Norway's tiny military performs one of NATO's most important missions: keeping track of Russia's nuclear-capable bombers and submarines which are conducting increasingly aggressive exercises along the Norwegian coast. In response, NATO launched one of its largest military exercises since the Cold War, including thousands of troops, aircraft and an American aircraft carrier strike group operating inside the Arctic Circle for the first time in nearly 30 years. The NATO war games were designed to send an unmistakable message to the Kremlin, according to an American admiral: "You don't want to mess with us." David Martin reports from the High North on the next edition of 60 Minutes, Sunday, April 28 at 7:00 p.m. ET/PT on CBS.
Bolstering the U.S. NATO presence in Norway is welcome news for Foreign Minister Ine Eriksen Soreide. "What we saw was that NATO, over many years, had been engaged heavily, for instance, in Afghanistan," she tells Martin. "That's a very important mission but we also saw that some of the, I would say core areas of, of NATO, the territorial defense… had not the same attention over the years."
That changed last October when the 2018 Trident Juncture, a NATO joint-exercise aimed at repulsing an invasion of Norway, included the added firepower of the U.S. aircraft carrier Harry S. Truman and its escort vessels. It was the first time a U.S. carrier had operated above the Arctic Circle in nearly 30 years. The carrier strike group was part of a response force of 50,000 troops, 250 aircraft and 65 ships under the command of Admiral James Foggo. Trident Juncture was one of the largest NATO exercises since the Cold War and there was a reason for that says the admiral. "The message to Russia or anybody else that may want to challenge the alliance is think twice. You don't want to mess with us."
The Norwegians monitor the military movements of Russia in the High North, including the routine flights taken by nuclear-capable aircraft. But in recent years, the flights aren't always routine. Says Norwegian Lt. General Rune Jacobsen, "What we have seen lately is aggressive flying and simulated attacks against Norwegian exercises." He shows Martin what one such attack looked like. "A Russian attack formation, simulated attack that was flown in May 2017 not far north of, of this position," he says, pointing to a diagram of the mission. "That's not something you should do to your neighbor," says Jacobsen.

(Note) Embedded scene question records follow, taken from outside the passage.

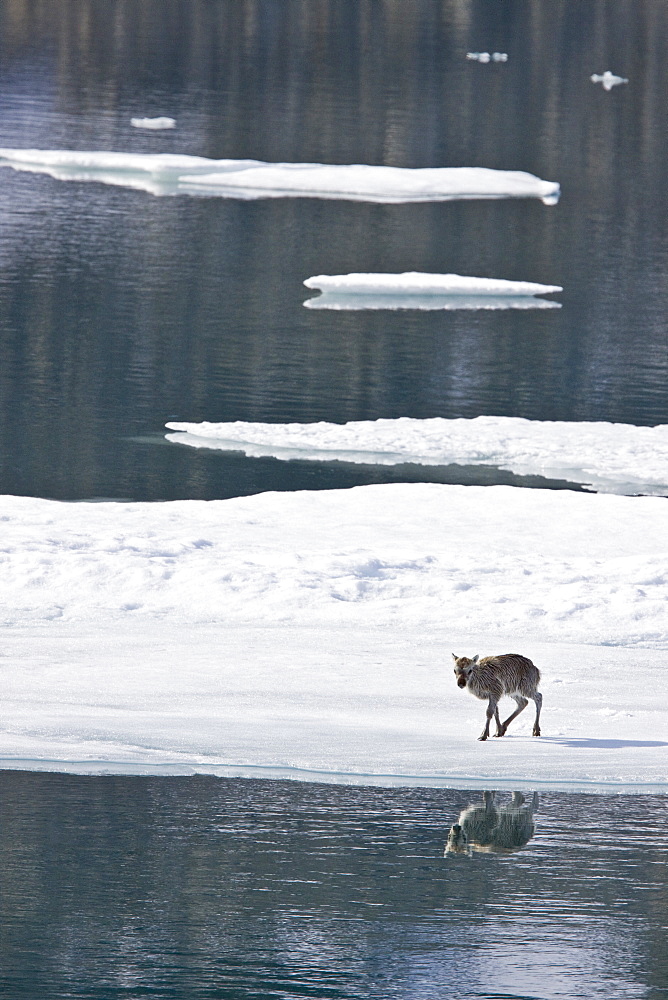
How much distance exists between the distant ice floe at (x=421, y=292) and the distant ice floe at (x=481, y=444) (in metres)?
8.94

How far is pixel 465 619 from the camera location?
10.1 metres

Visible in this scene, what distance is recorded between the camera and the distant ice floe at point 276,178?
3559 cm

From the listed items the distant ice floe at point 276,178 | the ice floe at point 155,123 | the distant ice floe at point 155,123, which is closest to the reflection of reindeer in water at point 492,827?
the distant ice floe at point 276,178

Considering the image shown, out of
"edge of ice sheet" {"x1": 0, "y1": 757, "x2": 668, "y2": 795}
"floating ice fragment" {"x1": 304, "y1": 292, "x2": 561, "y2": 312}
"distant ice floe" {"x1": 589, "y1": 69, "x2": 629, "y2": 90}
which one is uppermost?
"distant ice floe" {"x1": 589, "y1": 69, "x2": 629, "y2": 90}

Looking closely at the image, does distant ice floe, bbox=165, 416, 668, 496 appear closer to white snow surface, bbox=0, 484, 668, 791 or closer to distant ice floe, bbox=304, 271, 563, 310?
white snow surface, bbox=0, 484, 668, 791

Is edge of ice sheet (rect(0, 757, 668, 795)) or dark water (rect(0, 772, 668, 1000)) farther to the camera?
edge of ice sheet (rect(0, 757, 668, 795))

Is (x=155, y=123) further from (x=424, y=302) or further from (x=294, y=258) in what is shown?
(x=424, y=302)

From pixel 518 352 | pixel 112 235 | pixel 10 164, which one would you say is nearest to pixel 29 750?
pixel 518 352

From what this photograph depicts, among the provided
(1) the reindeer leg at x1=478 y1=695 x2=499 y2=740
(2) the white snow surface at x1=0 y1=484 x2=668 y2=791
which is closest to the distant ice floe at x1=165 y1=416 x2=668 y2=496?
(2) the white snow surface at x1=0 y1=484 x2=668 y2=791

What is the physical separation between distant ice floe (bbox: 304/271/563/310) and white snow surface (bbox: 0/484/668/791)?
14.2 m

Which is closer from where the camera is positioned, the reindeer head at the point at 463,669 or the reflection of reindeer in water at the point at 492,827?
the reflection of reindeer in water at the point at 492,827

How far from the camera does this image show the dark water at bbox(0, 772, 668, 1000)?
562cm

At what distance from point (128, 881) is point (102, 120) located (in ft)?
152

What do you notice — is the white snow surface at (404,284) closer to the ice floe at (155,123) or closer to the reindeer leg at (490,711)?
the reindeer leg at (490,711)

The Russians have also been upping their submarine presence, says Foggo, deploying a new class of submarine that is harder to detect. "We've seen an increase in submarine activity over the last few years that causes me pause," Foggo says. 60 Minutes learned that last summer, one of the new Russian submarines slipped into the Atlantic Ocean and for weeks evaded all attempts to find it. Russian submarines could pose a threat to the undersea cables which carry virtually all of the data exchanged over the internet by the U.S. and its allies and trading partners. Says Foggo: "Think about the global infrastructure that rests on the bottom of the ocean."